In the wake of Barack Obama’s $2.4 billion stimulus dump on electric vehicle technology yesterday, the Wall Street Journal wonders why there wasn’t more money aimed at charging infrastructure.
The Journal frames the issue as a chicken and egg problem, arguing:
Demand for electric cars isn’t likely to take off unless there are convenient ways to recharge batteries. But utilities and service-station operators aren’t likely to spend money on such infrastructure until there are enough cars on the road to make the investment profitable.
While this is a common concern for electric cars, we don’t think it will actually manifest itself as a huge stumbling block.
First off, a decent chunk of this stimulus money, $99.8 million, went to funding charging infrastructure in a few states working with Nissan to roll out its electric car at the end of 2010. Those nine markets-Tennessee, Oregon, Sonoma County, California, San Diego, Phoenix, Tucson, Washington DC, Seattle, Raleigh–will be the test cases for Nissan, as it works out the kinks on its program.
Second, the government’s decision to dump cash into battery technology doesn’t mean it’s not considering looking out for charging infrastructure. Richard Lowenthal, CEO of charging station company, Coulomb Technologies, told us earlier this year that the stimulus package provides a 50% tax break on all charging stations.
If utilities want to install charging stations in preparation for a coming surge in electric cars, the stations are all half-off right now.
Third, this just isn’t a real problem, and we doubt it ever will be.
Despite some analysts declaring an “electric car bubble,” let’s remember there is only one electric car on the road today, the Tesla Roadster.

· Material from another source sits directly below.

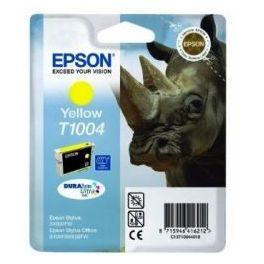 CART JE EPSON T1004 JAUNE RHINO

Down the pipe we have Nissan and Coda developing pure electric cars that come out next year. Beyond that is Tesla’s Model S, which won’t be around until 2011-12.
There’s the Volt, which is a plug-in hybrid, as well as the Fisker Karma, also a plug-in hybrid. Because those cars can use gasoline when the charge is done, there isn’t a pressing need for charging stations for those cars. Plug them in at night, drive them, if the juice runs out, the gas takes over.
Coda is aiming for 20,000 units sold by 2011, Nissan hasn’t officially announced sales targets, but let’s say it’s way higher, 60,000. By the end of 2011, we’re looking at–very optimistically–over 80,000 pure electric cars on the road. Lowenthal says you need about two charging stations per car, one at home, one at work, or elsewhere. That means we need 160,000 stations installed around the country.
He thinks his company will be installing over 520 stations a month by the end of next year. If his projections are even off by half, the charging infrastructure should be in place. (Plus, he’s not the only charging company in the country.)
But, let’s say it’s not. Are the earliest adopters of electric cars really going to be turned off by a lack of charging stations? Is anyone going to own an electric car as their primary vehicle? Probably not for the first few years. It will be a commuter car, one that comes with accepted limitations.
As the cars catch on in the mainstream–or, if they catch on–then the charging stations will spring up naturally. If I own a strip mall, and I can offer a charging station to my customers, there’s no way I don’t do it. It’s a good way to draw in business. At minimum, the customer is stuck in my mall for 30 minutes, while the car juices up.
Should the government have dumped more money into charging stations? It’s arguable, as it’s a technology that’s ready today, would put people to work and create infrastructure, twin goals, that are important to the stimulus package.
But, it’s more important to spend money on the batteries to make these cars in the first place. Without the cars, there is absolutely no need for charging stations. Calling this is a chicken and egg problem is wrong.